We've been on HN twice before with text-to-CAD/3D experiments [1][2]. The honest takeaway from those threads: prompt-to-3D model web apps are fun, but serious mechanical engineers don't want a black box that spits out an STL. They want help inside the CAD tool they already use, with full visibility and control over the feature tree.
So we built that. Adam is now a harness that integrates directly with your CAD. It reads your parts, understands the existing feature tree, and edits it for you agentically. We are now live in beta on Onshape and Fusion! [3]:
Install link Autodesk Fusion: https://fusion.adam.new/install
Install link PTC Onshape: https://cad.onshape.com/appstore/apps/Design%20&%20Documenta...
Things people are using it for today: - "Merge redundant features and clean up my tree" - "Rename every feature so the tree is actually readable" - "Round all internal edges with a 2mm fillet" - “Parametrize my model”
Along with of course, using Adam to generate CAD end-to-end!
A few things we care about that aren't obvious from the listing:
1. From the start we have always believed in CAD as code as the right abstraction. Our harness leverages Onshape's FeatureScript and Python in Fusion heavily.
2. We run an internal CAD benchmark across frontier models. There has been a massive jump in the spatial reasoning capabilities of recently released models. Particularly GPT 5.5 and Opus 4.7 [4] [5]
3. We open-sourced our earlier text-to-CAD work [6]
A note on the Anthropic Autodesk connector that shipped a couple days ago [7]: We think it's great for the space and validates the direction.
Where Adam is different:
- Model-agnostic. We pick whichever frontier model is winning on each task type from our own internal bench, instead of being tied to one lab.
- We live natively in your CAD apps and are actively building integrations across all programs
What would you want an in-CAD agent to do that nothing does today?
[1] https://news.ycombinator.com/item?id=44182206
[2] https://news.ycombinator.com/item?id=45140921
[3] https://x.com/adamdotnew/status/2050264512230719980?s=20
[4] https://x.com/adamdotnew/status/2044859329329893376?s=20
[5] https://x.com/adamdotnew/status/2047795078912172122?s=20
cjtrowbridge•1h ago
This is just one example of a superior tool that's natively easy for LLMs to interact with, because the source files are just composable scripts containing lists of shapes and then lists of tools and parameters to apply to the shapes.

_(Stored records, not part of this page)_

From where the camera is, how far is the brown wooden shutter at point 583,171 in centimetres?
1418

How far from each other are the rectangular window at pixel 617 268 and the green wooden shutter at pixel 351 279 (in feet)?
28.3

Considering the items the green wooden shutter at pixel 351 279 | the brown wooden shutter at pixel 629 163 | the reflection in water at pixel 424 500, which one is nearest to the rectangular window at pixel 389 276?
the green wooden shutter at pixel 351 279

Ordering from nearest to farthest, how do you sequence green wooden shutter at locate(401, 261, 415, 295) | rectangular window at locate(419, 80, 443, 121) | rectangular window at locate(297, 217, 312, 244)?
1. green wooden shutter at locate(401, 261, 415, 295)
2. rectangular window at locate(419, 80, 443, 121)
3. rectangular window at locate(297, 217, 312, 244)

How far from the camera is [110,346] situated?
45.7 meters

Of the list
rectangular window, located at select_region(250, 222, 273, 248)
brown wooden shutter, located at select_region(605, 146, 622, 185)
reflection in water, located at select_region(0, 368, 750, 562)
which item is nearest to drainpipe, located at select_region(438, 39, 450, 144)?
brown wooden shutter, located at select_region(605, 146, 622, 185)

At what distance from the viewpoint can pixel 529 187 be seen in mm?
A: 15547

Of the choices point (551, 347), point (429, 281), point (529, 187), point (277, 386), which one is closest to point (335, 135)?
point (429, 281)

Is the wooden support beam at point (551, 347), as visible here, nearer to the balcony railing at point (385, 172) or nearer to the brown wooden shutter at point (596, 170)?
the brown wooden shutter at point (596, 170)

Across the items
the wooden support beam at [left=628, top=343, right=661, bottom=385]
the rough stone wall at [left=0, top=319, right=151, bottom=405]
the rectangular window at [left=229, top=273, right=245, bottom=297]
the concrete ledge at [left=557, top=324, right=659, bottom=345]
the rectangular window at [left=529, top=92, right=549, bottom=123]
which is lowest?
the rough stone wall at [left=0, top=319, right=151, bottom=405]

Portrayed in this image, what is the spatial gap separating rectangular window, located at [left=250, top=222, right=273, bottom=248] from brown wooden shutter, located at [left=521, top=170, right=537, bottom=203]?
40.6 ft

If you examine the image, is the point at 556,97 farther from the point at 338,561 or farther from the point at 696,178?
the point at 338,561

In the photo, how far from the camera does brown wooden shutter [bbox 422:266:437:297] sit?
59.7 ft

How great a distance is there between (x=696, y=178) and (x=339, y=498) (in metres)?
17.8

I wrote a simple set of system prompts you can use in any repo to show any LLM how to make SCAD files with a whole bunch of cool examples. This is just another example where walking away from the bloated, inferior feudal system of SaaS and cloud models leads to simpler processes and outcomes with superior results in less time, for free.

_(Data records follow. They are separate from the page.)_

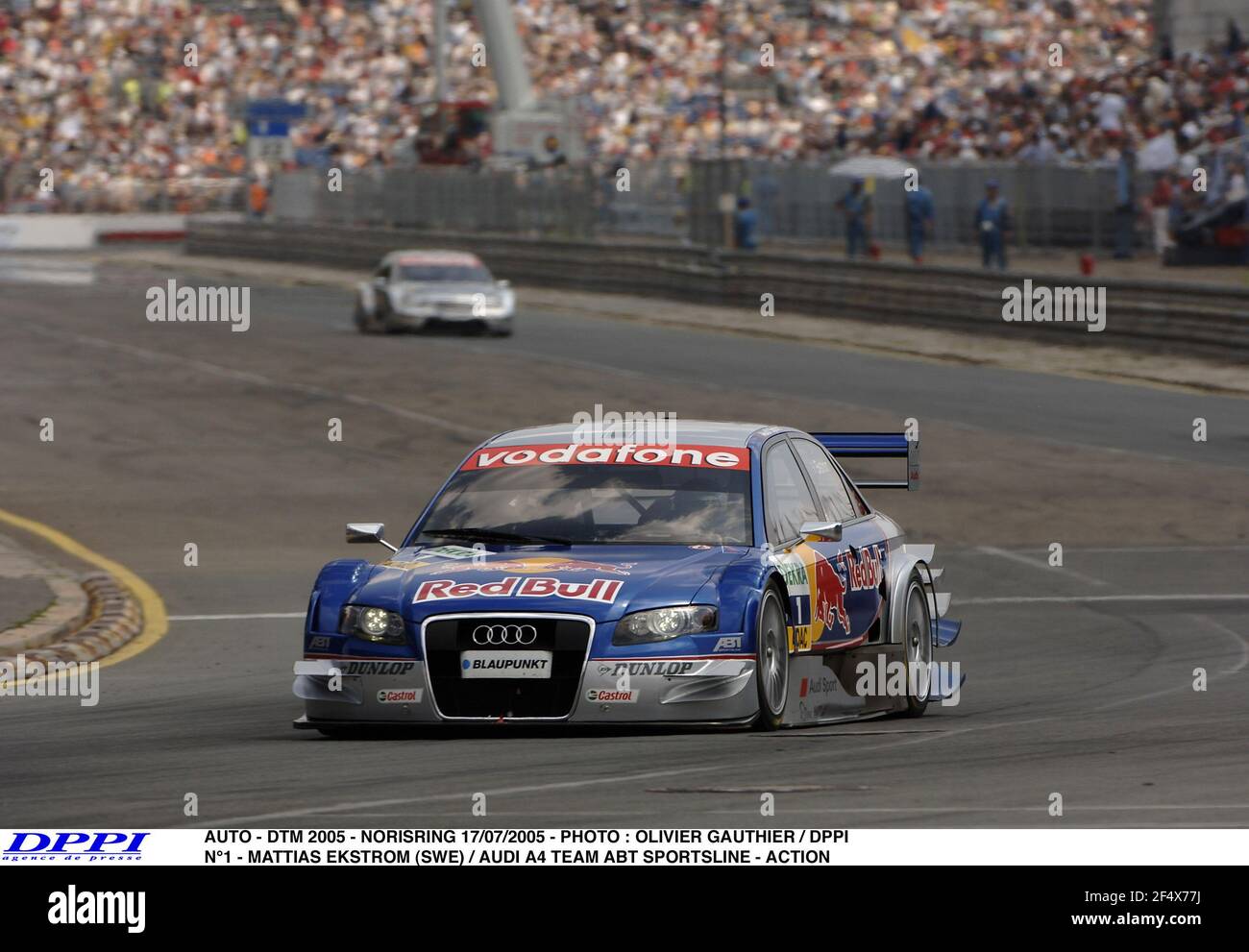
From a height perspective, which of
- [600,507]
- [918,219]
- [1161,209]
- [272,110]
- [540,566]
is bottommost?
[540,566]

https://github.com/cjtrowbridge/vibe-modeling
beering•1h ago
smrq•1h ago
rspeele•54m ago
OpenSCAD is a cool project and can be useful, but if you believe it's a "superior tool" to professional CAD packages like Solidworks or Fusion360, you must not have used them.
The pro software does things that are impossible or clunky in the OSS alternatives. One I frequently used in SolidWorks: loft with guide curves. SolveSpace and OpenSCAD don't even attempt to support lofts. FreeCAD does but doesn't do guide curves, so you're stuck adding more intermediate profiles to make up for that, and it's horribly easy to get your loft twisted where it's not connecting the right vertices.
Don't get me wrong, I'm very appreciative of the FOSS options, and I do get a lot of use out of them at home for small projects. I especially love SolveSpace, it is beautiful software, well thought out, fast, and its feature set is enough for 80% of my projects. But there are definitely some CAD tasks like designing a car hood or an ergonomic handle, where the FOSS software just doesn't match commercial for modeling capability. And that is not even getting into all the stuff it can do beyond modeling like FEA and CAM.
ur-whale•5m ago
Very unfortunate, but true indeed.
One of my big hope is that coding with the help AI will quickly close that gap (the missing piece is a modern geometry engine like what's in Fusion, and should be reachable in an OSS context with AI-assisted coding now).
Once that happens we will be able to finally and forever escape the clutches of the likes of Autodesk.
But we're not there yet.
fsloth•52m ago
This is a separate dimension to alternative high quality modeling solutions alone.
Now, some of the users especially are _proud_ of their product specific skill set. They don't _want_ to switch a package.
And - it's much easier to get professional engineers to use extensions to packages their engineering office already uses.
And this comes before any technical side-by-side feature comparison.
zachdive•49m ago
See our opensource text to cad editor: https://github.com/Adam-CAD/CADAM
ur-whale•9m ago
As much as I agree with the fact that they should have built that tool for free open-source alternatives first and foremost, OpenSCAD is not the right choice.
OpenSCAD is a fantastic tool to whip together a box for your hobby project, but doing serious professional CAD models ... it's just not in the same league as fusion, onshape, and freecad (as hideous as FreeCAD's UI may be).